2006-10-03 10:00:07 · 9 answers · asked by loloshorty9 2 in Family & Relationships Weddings

Other prob, they are divorced. Not only that, but neither of them really even keep in contact with their son at all. And nothing has to do w/ payback for them not helping...I just kinda don't think they deserve any sort of thank you regarding this event accept for "thanks for showing up" like everyone else. That's another issue I'm having regarding my fiance's and my speech. Do we also thank his parents...even though they weren't even around or willing to help? It's a pickle fo sure.

2006-10-03 10:08:46 · update #1

9 answers

Well, a thank you gift is just that...a small gift to express thanks for something. It's not necessary or customary but is a nice thing to do. Your parents have done much for you and it's only natural you would be grateful and wish to express that with a sentimental gift and I'm sure they will love and appreciate it. As for his mother and father...well, the mother is not even coming to the rehearsal dinner so that wouldn't really be much of an issue, unless of course you give the father something which is completely unnecessary. I suppose as well that if they (his folks) are not together you would have to buy them separate gifts? Now we're talking 3 gifts? No...I don't think that's necessary. As a matter of fact, I think maybe giving his parents gifts also would take away from the specialness of your parents' gift. My best advice would be to not tie the gift giving in with the rehearsal dinner. Just have your rehearsal dinner and give your parents their gift in private at any other appropriate time and thank them then. Doesn't have to be the night of the rehearsal dinner but can be so long as it's done afterwards or beforehand (whenever it can be done without the other parent present). Best of Luck.
P.S. - The answer given by PT&L (??, the first poster anyway) would also be just fine. Depends what you and your fiance are most comfortable with. Just make things as stress-free for yourselves as possible. There's already so much stress in planning and executing a wedding.

2006-10-03 18:45:44 · answer #1 · answered by Super-Mom9 3 · 0 0

The last first - it is only polite to thank both sets of parents - after all, they raised each of you and got you to that point.
As for a "gift" for parents - it's certainly not required, but your idea of a frame is good - but maybe hold off until you can put your wedding portrait in it. I gave my mom an album of wedding photos. With you having a problem with your future inlaws - how about you just be nice and do the same for them. They were not obligated to pay for anything for the wedding - that should have been up to you and your fiance. They must have done some things right in their life - they raised a son that ends up marrying you! Don't be so harsh!

++++++

- _Challenges_:
• a. In the wedding-gift thread, what did the author of the second answer give their mom?
• b. Copy the wedding-gift thread word for word, everything from "2006-10-03 18:45:44 ·" down to "to that point.".

++++++

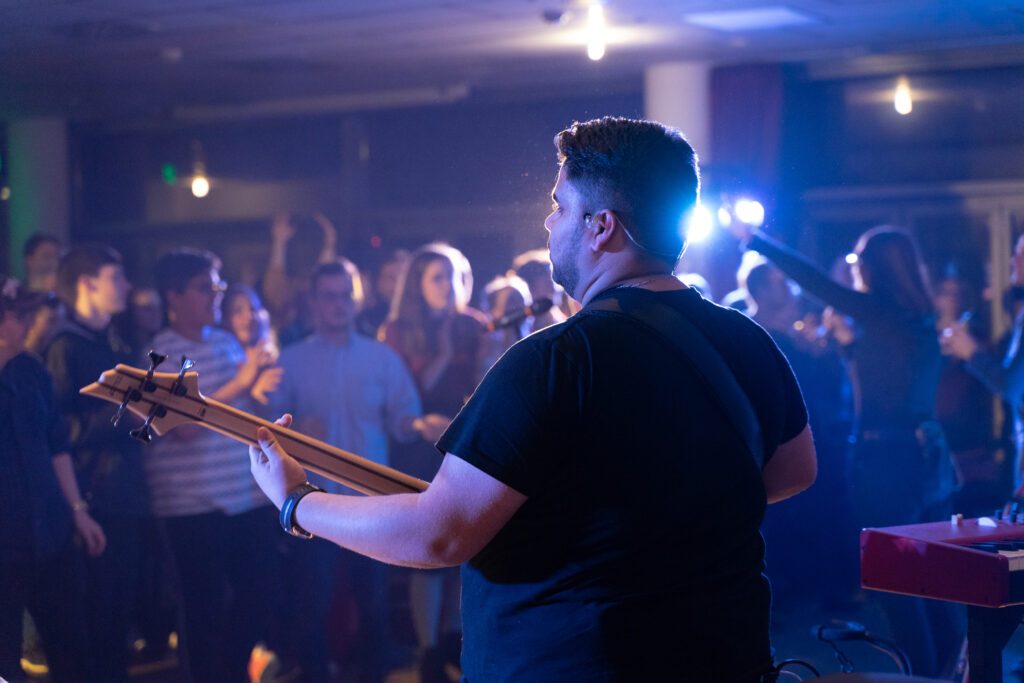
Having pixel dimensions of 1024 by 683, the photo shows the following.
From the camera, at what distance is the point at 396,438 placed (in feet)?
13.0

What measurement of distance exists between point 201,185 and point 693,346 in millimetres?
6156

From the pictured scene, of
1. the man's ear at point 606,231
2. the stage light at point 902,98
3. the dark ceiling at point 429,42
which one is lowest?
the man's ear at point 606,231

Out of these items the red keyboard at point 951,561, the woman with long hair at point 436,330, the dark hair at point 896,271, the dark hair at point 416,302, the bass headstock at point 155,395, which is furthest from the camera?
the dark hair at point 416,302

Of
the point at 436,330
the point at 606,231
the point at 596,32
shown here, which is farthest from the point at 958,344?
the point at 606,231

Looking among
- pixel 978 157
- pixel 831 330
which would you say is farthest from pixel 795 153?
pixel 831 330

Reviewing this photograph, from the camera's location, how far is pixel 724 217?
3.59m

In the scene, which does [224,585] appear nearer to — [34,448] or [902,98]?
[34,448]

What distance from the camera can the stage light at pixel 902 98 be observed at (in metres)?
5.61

++++++

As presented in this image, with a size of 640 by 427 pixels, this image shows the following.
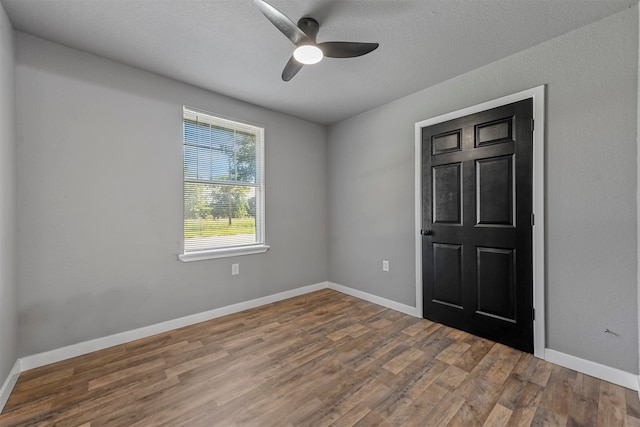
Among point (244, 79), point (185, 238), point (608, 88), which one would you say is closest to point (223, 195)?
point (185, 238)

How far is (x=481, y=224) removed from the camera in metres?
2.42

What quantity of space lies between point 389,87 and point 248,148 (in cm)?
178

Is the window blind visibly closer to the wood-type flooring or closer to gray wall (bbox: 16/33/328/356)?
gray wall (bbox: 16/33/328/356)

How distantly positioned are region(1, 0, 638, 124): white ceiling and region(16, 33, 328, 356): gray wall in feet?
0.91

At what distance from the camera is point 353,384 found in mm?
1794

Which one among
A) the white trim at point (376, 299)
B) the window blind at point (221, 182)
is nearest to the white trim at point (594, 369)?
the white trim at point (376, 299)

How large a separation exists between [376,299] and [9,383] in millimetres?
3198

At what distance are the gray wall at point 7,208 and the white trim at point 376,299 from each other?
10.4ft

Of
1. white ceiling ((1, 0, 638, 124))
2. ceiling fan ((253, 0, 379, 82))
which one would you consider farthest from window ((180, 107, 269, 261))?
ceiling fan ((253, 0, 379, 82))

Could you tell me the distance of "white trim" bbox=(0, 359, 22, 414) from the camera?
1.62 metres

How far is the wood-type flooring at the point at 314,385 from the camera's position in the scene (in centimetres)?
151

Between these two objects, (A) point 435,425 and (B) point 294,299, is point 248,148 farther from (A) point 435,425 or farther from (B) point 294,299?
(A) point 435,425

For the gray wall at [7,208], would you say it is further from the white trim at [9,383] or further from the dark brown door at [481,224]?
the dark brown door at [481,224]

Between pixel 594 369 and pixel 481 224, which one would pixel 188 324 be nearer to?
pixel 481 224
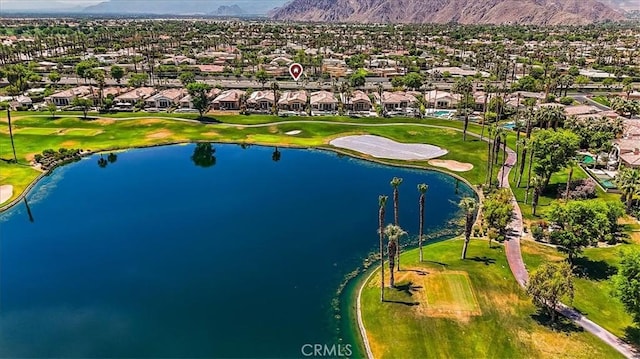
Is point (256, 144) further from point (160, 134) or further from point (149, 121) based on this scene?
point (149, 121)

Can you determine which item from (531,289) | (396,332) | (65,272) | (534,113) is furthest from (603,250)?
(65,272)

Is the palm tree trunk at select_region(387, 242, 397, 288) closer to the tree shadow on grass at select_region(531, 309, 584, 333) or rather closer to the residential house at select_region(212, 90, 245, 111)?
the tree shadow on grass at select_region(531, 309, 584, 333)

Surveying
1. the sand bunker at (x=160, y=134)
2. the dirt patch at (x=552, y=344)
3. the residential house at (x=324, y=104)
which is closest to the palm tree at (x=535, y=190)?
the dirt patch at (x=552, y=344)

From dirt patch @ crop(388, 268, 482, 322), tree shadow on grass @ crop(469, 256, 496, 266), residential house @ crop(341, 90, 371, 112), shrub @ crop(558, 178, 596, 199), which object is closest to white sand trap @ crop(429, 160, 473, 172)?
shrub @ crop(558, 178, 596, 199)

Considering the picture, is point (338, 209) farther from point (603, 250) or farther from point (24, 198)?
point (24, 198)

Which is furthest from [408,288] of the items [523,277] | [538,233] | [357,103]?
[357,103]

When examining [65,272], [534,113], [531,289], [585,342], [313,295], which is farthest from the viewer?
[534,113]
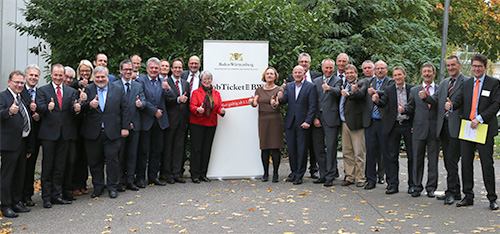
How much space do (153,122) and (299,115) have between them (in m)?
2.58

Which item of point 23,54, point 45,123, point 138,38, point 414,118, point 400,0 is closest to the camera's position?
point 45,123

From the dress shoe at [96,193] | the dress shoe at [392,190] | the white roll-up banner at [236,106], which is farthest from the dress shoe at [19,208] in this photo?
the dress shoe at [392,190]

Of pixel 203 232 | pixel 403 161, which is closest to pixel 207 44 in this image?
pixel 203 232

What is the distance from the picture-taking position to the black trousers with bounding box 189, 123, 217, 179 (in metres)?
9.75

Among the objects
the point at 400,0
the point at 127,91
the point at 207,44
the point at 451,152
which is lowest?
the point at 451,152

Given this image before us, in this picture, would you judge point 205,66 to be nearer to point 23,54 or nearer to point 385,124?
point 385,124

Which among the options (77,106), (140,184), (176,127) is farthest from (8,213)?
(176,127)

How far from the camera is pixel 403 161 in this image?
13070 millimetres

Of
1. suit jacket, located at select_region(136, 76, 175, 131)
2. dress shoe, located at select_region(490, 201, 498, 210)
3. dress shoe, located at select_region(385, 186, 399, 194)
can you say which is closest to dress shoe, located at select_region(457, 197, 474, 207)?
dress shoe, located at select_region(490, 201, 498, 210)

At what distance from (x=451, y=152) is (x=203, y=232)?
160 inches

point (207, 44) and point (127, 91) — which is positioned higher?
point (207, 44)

++++++

- _Answers provided_:
• a. An album of wedding photos.

• b.
2006-10-03 18:45:44 · answer #1 · answered by Super-Mom9 3 · 0 0

The last first - it is only polite to thank both sets of parents - after all, they raised each of you and got you to that point.